Black Coffee was favourably received, and in April of the following year transferred to the West End, where it had a successful run of several months at the St Martin’s Theatre (where a later Christie play, The Mousetrap, began a much longer run in 1952). In 1930, Poirot had been played by a popular actor of the time, Francis L. Sullivan, with John Boxer as his associate Captain Hastings; Joyce Bland played Lucia Amory, and Shakespearian actor Donald Wolfit was Dr Carelli. In the West End production, Francis L. Sullivan was still Poirot, but Hastings was now played by Roland Culver, and Dr Carelli by Dino Galvani.
Some months later, Black Coffee was filmed in England at the Twickenham Studios, directed by Leslie Hiscott and starring Austin Trevor, who had already played Poirot in the film version of Alibi.
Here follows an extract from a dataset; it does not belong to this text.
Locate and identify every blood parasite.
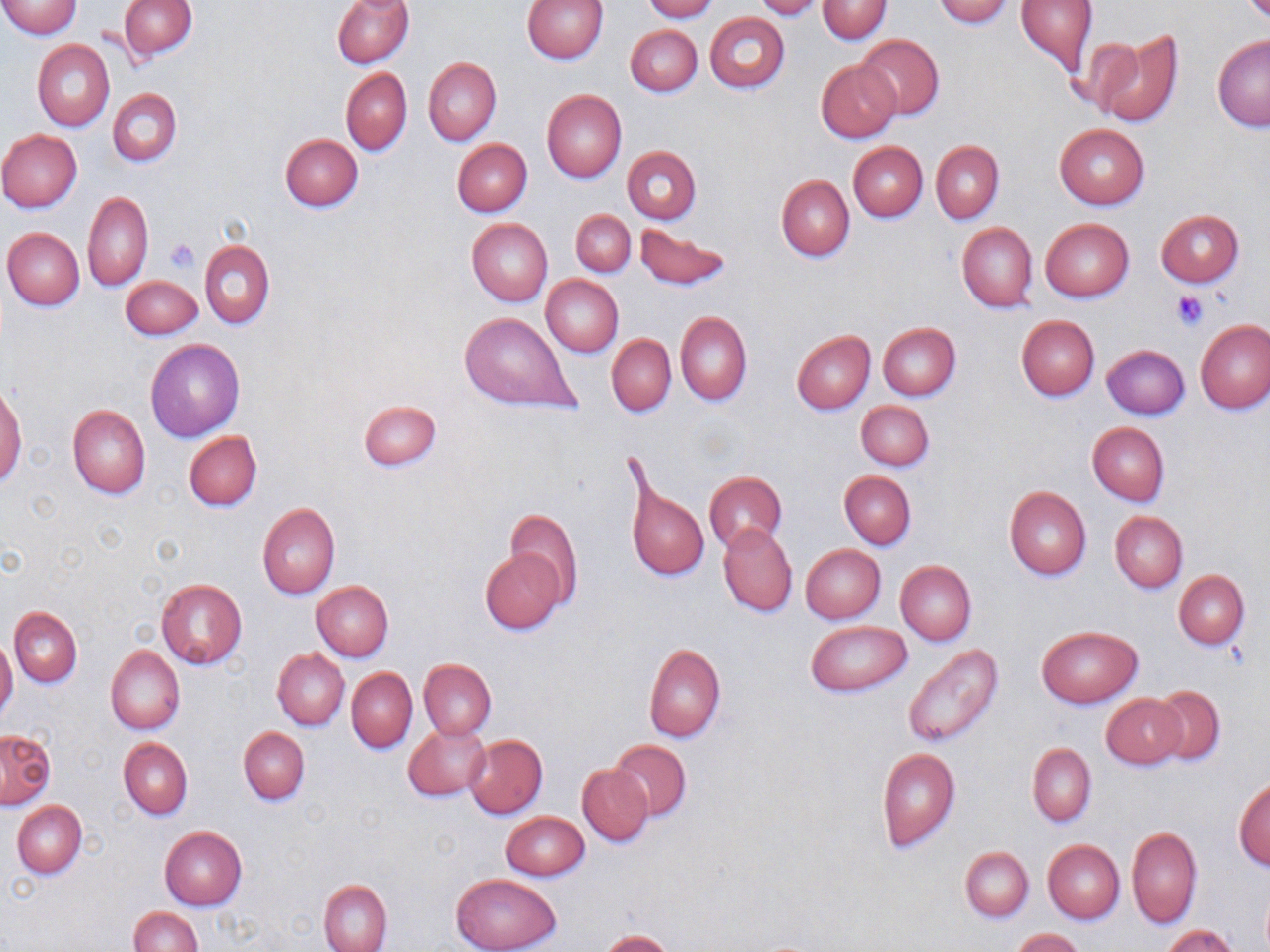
The play remained a favourite with repertory companies for some years, and in 1956 Charles Osborne, then earning his living as a young actor, found himself playing Dr Carelli in Black Coffee in a summer season at Tunbridge Wells.
Nearly forty years later, after he had in the intervening years not only become a world authority on opera but had also written a splendid book entitled The Life and Crimes of Agatha Christie, Osborne remembered the play. He suggested to Agatha Christie Limited (who control the copyright of her works) that, twenty years after the author’s death, it would be marvellous to give the world a new Agatha Christie crime novel. We agreed enthusiastically, and the result is this Hercule Poirot murder mystery, which to me reads like authentic, vintage Christie. I feel sure Agatha would be proud to have written it.